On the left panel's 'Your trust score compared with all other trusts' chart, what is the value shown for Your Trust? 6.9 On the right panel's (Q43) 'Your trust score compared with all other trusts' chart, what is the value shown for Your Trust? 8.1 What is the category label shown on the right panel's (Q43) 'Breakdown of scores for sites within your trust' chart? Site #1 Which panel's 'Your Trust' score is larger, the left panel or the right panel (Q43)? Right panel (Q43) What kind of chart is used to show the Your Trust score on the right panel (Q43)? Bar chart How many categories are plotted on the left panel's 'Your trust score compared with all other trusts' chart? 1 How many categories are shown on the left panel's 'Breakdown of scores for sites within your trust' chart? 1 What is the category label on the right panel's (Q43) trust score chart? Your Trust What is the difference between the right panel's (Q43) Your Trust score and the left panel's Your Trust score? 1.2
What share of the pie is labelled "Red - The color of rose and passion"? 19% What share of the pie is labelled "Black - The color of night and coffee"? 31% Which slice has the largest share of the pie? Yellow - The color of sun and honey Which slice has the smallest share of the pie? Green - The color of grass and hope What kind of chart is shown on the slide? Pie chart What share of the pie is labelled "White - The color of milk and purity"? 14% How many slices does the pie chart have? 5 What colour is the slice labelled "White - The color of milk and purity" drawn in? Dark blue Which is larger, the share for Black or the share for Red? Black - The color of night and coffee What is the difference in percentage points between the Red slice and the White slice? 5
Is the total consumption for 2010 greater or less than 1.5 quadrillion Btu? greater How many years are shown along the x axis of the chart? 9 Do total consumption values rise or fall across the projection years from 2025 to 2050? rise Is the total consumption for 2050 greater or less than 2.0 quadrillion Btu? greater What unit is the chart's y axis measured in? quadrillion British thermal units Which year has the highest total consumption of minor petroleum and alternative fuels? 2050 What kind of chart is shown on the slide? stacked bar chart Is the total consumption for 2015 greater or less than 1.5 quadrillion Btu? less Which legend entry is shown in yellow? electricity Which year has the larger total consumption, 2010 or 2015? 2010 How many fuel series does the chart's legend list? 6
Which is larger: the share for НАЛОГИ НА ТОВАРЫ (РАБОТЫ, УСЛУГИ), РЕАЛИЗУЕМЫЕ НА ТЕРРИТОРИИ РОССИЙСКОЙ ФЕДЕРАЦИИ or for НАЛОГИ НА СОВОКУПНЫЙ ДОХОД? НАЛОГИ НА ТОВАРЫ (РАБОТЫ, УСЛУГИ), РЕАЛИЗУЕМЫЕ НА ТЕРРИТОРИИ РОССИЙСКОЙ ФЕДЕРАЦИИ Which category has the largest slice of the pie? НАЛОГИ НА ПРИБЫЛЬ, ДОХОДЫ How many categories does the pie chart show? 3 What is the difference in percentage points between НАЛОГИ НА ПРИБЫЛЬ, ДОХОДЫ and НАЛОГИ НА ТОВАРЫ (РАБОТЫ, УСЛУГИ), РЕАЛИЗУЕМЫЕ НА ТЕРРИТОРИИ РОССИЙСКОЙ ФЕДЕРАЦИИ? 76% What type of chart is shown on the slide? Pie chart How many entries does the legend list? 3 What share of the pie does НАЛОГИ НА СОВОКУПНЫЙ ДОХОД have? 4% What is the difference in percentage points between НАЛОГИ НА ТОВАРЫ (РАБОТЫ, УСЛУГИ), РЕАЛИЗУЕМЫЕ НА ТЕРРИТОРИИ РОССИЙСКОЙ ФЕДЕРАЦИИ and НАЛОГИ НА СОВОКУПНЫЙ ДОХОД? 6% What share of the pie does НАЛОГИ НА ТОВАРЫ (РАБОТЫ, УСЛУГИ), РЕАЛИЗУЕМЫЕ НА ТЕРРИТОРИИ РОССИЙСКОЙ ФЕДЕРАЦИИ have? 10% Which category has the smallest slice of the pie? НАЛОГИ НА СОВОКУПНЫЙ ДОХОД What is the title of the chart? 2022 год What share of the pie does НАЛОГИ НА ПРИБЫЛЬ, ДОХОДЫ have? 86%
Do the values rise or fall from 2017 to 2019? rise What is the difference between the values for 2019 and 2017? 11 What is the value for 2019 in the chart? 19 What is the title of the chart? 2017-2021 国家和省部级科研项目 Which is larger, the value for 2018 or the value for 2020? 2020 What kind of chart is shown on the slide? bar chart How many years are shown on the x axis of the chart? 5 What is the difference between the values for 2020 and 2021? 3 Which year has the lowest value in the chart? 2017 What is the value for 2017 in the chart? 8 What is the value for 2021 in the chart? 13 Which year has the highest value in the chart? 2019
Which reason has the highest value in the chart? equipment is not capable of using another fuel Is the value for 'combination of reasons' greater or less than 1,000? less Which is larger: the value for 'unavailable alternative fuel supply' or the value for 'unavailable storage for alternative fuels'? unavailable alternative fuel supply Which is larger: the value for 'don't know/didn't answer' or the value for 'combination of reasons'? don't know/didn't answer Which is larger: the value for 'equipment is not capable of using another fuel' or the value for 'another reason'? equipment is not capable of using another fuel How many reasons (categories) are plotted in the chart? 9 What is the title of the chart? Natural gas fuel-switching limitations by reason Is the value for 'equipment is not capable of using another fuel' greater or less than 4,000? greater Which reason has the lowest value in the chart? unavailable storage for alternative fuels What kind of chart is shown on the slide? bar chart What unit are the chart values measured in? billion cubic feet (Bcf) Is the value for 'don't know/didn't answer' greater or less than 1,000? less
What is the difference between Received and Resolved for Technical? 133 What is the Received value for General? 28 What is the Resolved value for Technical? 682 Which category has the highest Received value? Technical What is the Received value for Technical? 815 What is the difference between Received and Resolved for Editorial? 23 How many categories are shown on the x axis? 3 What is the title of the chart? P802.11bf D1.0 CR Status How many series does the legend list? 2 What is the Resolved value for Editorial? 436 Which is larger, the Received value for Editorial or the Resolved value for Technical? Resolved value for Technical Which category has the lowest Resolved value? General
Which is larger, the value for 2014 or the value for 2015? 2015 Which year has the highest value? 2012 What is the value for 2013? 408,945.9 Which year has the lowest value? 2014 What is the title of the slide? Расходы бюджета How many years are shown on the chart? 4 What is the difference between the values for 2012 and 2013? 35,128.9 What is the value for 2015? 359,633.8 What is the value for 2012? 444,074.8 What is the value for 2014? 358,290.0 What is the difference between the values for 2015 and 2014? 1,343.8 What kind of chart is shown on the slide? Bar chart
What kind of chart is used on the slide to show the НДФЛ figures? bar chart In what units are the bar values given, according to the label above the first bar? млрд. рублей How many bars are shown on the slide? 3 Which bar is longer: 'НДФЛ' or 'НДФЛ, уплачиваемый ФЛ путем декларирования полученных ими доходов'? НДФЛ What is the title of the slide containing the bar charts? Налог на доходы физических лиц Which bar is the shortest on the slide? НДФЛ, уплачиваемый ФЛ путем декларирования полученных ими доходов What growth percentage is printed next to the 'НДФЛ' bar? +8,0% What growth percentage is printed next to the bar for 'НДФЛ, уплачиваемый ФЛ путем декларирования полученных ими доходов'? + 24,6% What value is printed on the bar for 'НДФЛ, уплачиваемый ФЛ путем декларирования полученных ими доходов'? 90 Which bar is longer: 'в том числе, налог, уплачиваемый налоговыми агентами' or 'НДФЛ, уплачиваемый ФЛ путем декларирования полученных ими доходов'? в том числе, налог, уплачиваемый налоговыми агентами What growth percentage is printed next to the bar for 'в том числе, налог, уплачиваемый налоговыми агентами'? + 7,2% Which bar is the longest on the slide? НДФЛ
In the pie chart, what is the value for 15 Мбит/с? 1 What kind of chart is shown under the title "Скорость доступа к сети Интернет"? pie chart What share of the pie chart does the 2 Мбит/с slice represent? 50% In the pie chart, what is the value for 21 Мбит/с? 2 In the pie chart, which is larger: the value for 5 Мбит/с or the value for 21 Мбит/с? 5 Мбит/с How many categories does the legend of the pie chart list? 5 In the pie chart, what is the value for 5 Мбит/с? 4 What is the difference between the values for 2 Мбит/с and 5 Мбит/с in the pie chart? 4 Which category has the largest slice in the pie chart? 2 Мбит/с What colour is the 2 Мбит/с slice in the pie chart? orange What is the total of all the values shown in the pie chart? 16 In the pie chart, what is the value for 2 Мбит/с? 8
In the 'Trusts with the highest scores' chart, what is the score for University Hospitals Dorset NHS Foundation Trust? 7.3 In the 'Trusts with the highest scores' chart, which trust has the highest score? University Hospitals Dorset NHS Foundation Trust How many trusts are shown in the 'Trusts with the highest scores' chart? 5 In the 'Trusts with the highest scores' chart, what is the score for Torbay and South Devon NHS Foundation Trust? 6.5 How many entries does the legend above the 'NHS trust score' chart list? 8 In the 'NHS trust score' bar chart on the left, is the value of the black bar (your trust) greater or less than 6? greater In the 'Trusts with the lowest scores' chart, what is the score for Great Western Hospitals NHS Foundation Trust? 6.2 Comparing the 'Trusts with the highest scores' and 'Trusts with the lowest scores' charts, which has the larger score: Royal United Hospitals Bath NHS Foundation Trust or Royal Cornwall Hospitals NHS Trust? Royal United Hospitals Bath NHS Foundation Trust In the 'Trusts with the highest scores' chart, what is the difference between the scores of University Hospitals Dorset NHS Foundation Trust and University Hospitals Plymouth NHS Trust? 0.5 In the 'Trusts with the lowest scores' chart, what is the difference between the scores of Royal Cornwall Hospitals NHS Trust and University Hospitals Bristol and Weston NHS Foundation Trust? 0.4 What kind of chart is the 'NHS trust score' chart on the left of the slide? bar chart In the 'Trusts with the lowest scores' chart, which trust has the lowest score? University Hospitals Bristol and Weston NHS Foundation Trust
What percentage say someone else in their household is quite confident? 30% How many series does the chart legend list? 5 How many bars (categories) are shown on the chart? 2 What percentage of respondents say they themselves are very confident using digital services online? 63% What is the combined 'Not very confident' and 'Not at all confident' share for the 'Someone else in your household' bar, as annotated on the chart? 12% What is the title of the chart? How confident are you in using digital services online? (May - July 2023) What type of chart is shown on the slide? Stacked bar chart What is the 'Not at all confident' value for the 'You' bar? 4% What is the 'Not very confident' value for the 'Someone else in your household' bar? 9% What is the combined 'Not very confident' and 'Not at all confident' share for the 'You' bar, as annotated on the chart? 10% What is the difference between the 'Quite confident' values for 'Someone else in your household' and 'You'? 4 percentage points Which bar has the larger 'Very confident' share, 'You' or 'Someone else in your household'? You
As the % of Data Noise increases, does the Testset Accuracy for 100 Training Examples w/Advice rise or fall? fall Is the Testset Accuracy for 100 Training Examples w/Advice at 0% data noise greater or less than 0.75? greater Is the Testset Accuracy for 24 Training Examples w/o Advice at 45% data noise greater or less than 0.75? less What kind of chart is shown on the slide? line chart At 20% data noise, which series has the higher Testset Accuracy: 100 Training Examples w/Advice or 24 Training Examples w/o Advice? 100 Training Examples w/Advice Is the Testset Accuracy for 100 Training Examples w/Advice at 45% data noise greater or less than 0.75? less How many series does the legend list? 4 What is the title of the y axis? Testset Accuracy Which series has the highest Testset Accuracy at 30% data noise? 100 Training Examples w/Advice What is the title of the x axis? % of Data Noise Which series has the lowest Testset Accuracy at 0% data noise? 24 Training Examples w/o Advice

********

Work request
Edit the data from its start through the line containing "White slice? 5", both ends included: replace "left panel's" with "first panel's" and leave everything else unchanged. Give only those lines.

Task response
On the first panel's 'Your trust score compared with all other trusts' chart, what is the value shown for Your Trust? 6.9 On the right panel's (Q43) 'Your trust score compared with all other trusts' chart, what is the value shown for Your Trust? 8.1 What is the category label shown on the right panel's (Q43) 'Breakdown of scores for sites within your trust' chart? Site #1 Which panel's 'Your Trust' score is larger, the left panel or the right panel (Q43)? Right panel (Q43) What kind of chart is used to show the Your Trust score on the right panel (Q43)? Bar chart How many categories are plotted on the first panel's 'Your trust score compared with all other trusts' chart? 1 How many categories are shown on the first panel's 'Breakdown of scores for sites within your trust' chart? 1 What is the category label on the right panel's (Q43) trust score chart? Your Trust What is the difference between the right panel's (Q43) Your Trust score and the first panel's Your Trust score? 1.2
What share of the pie is labelled "Red - The color of rose and passion"? 19% What share of the pie is labelled "Black - The color of night and coffee"? 31% Which slice has the largest share of the pie? Yellow - The color of sun and honey Which slice has the smallest share of the pie? Green - The color of grass and hope What kind of chart is shown on the slide? Pie chart What share of the pie is labelled "White - The color of milk and purity"? 14% How many slices does the pie chart have? 5 What colour is the slice labelled "White - The color of milk and purity" drawn in? Dark blue Which is larger, the share for Black or the share for Red? Black - The color of night and coffee What is the difference in percentage points between the Red slice and the White slice? 5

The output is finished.